You’ll note that the trials happened wholly in the unvaccinated, and of course, those are the people most likely to die from the coronavirus right now. But molnupiravir also could save vaccinated lives: For those whose vaccine was ineffective, especially due to immune system weakness, molnupiravir’s very different mode of operation could be a lifeline.

Some are worried that the availability of a pill to better treat the virus will reduce vaccinations. Honestly, for people to reject a vaccine that’s 90% effective in preventing hospitalization in favor of a 50% effective pill seems insane to me, but, well, a lot of insane things have happened in the last year and change. And in the end, we shouldn’t stop scientifically progressing because of the existence of tinfoil hat wearers, no matter how frequently we see malleable metal reflecting the sun off people’s heads.

Besides, molnupiravir’s ability to make a dent against the coronavirus could well be the harbinger of its effectiveness against other viruses — the flu, hepatitis, and so on.

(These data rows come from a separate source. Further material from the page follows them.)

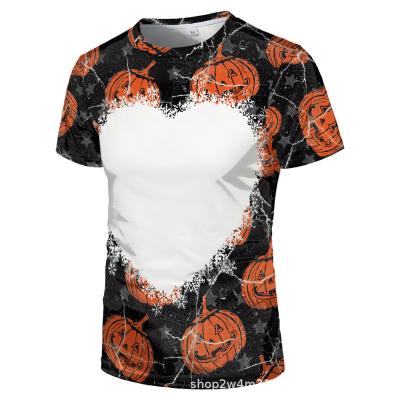 China Custom Polyester Men's Oversized Sublimation Anti-wrinkle Halloween T-shirt Customized Print T-shirts for sale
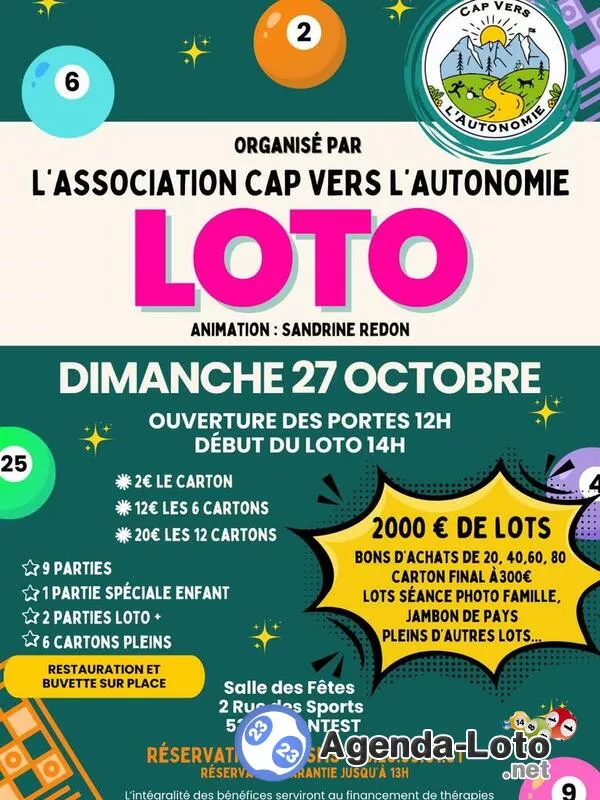 Loto Organisé par Cap vers l'Autonomie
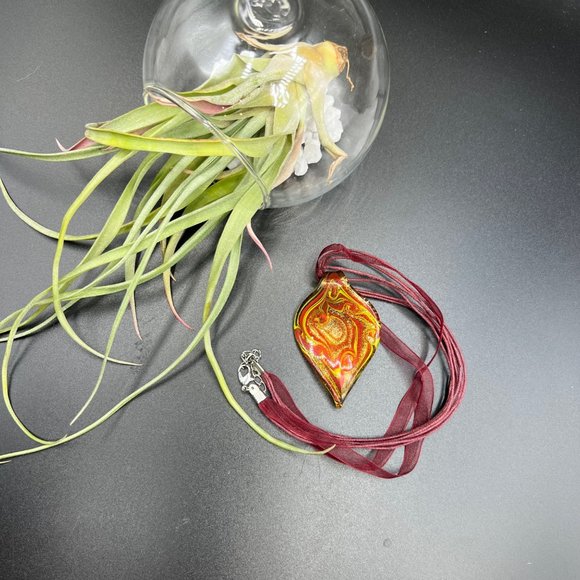 Glass Pendant Ribbon Cord Necklace Handmade Orange Red Fashion Jewelry - Picture 3 of 6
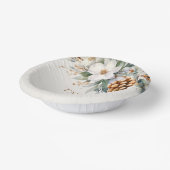 ウィンターパインツリーフラワーフローラ庭園の結婚式 ペーパーボウル (傾斜あり)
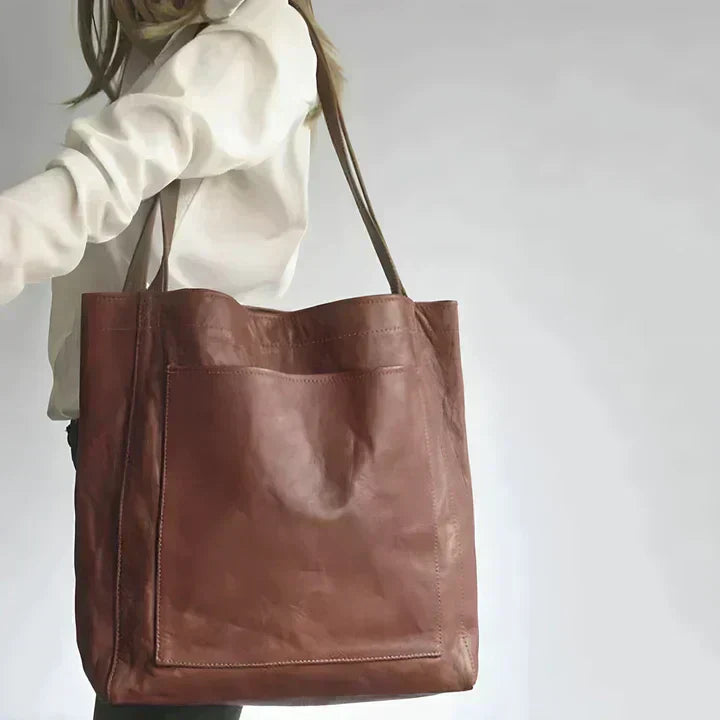 Brown Structured Handbag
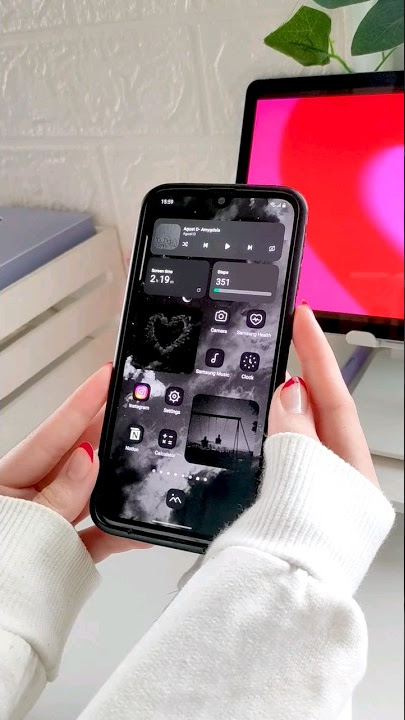 make your homescreen aesthetic without changing the app icons ♡ DARK MODE: ON | samsung galaxy 🖤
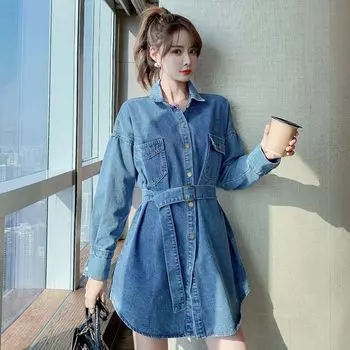 Винтажный и стильный дизайн джинсового платья-рубашки для женщин на весну и осень S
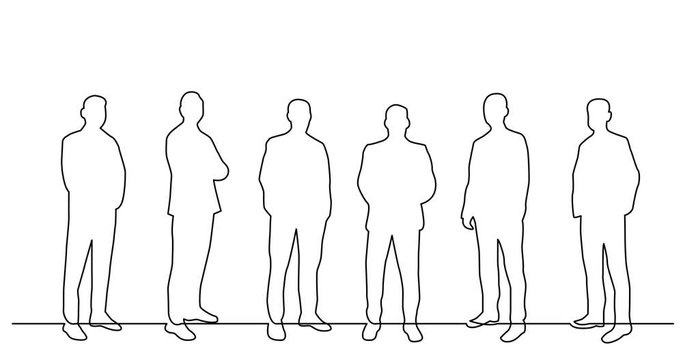 Self drawing line animation of diverse group of standing men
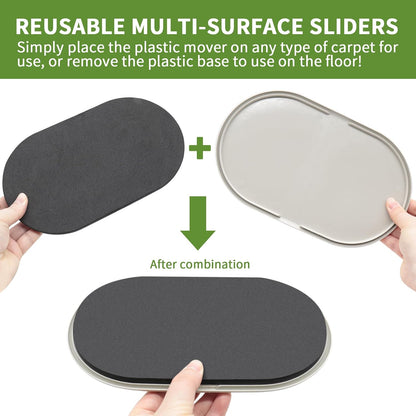 2 in 1 Furniture Sliders, 8 PCS in 3 1/2" or 4", Brown | Furniture Sliders for Hardwood Floors, Furniture Sliders for Carpet, Sliders for Moving Furniture, Furniture Movers Sliders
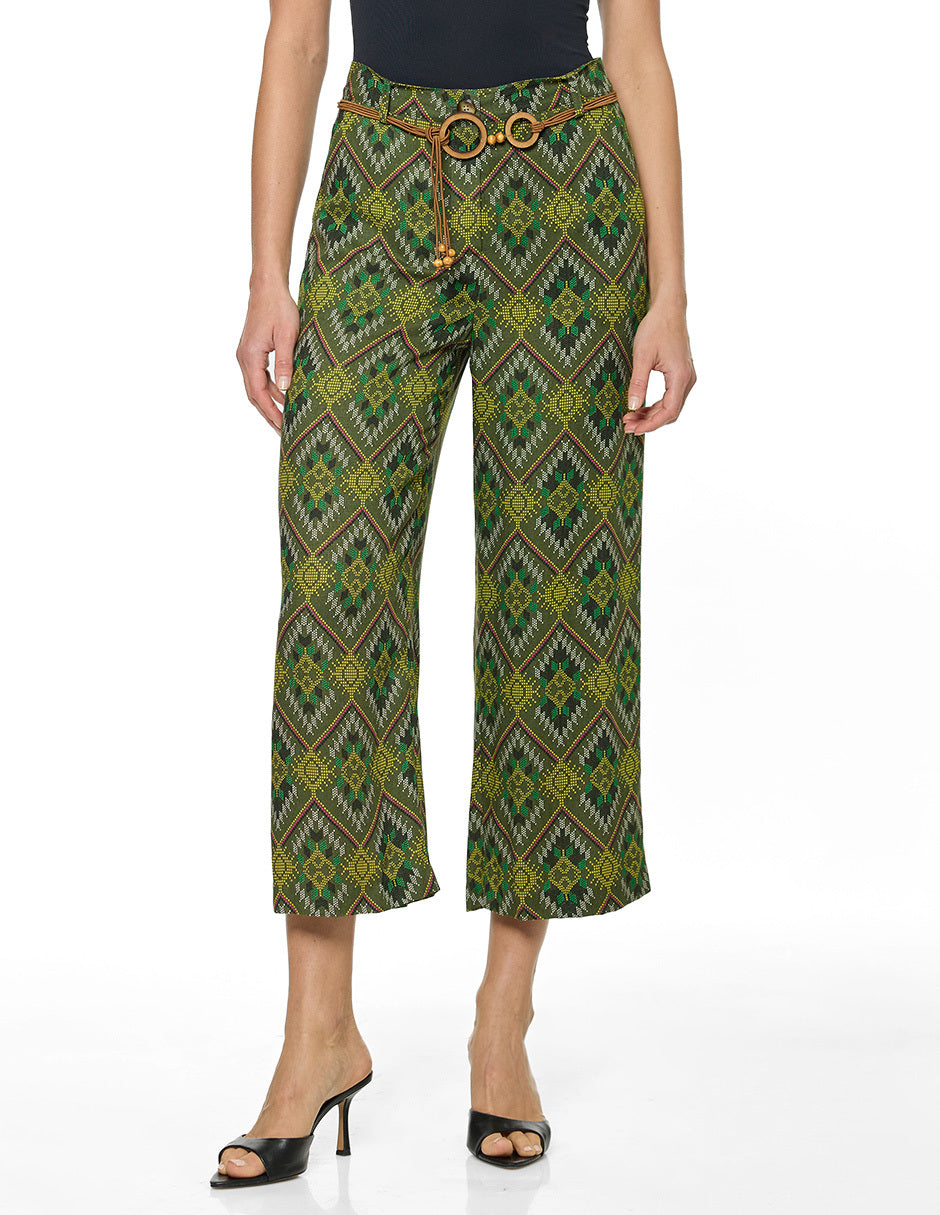 Pantalón Verde Estampado Natalina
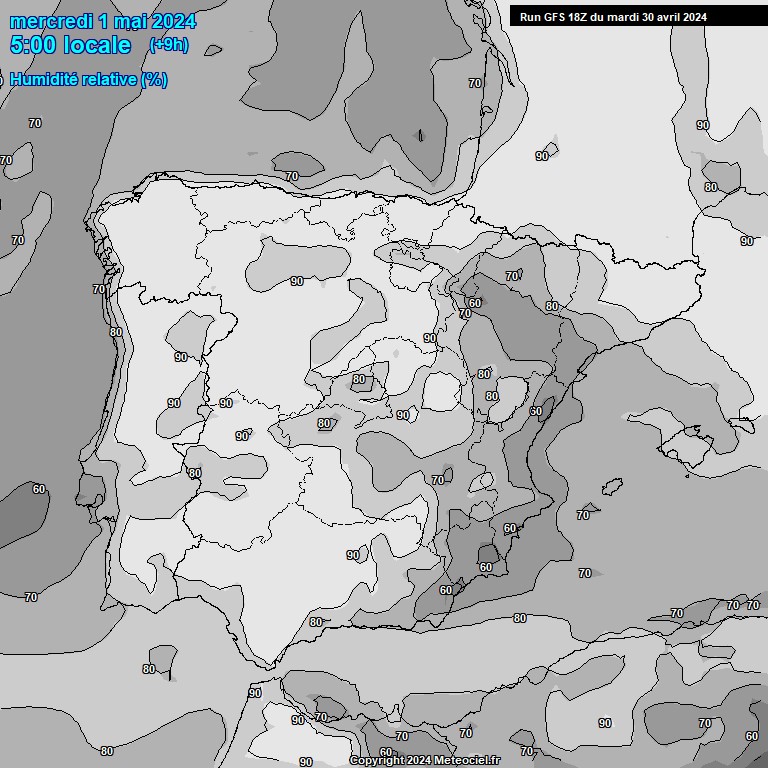 Modele GFS - Carte prvisions 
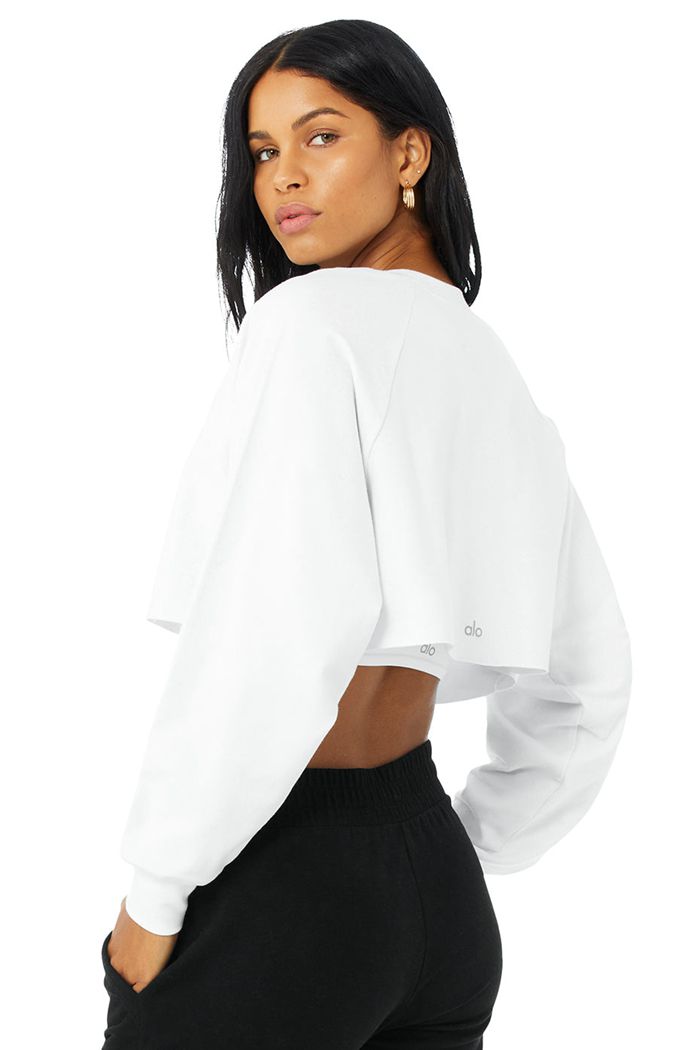 Alo Yoga Double Take Women's Pullover White | 40LCEUGPX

If we’re able save those lives too, even better. We could, possibly, even use molnupiravir against viruses we haven’t encountered yet, in case another pandemic should arrive.

If you’re looking for a silver lining to all this bad news, this is it: We’ve made significant scientific advances in a hurry, which should make our lives healthier in the coming years and decades than they would have been otherwise.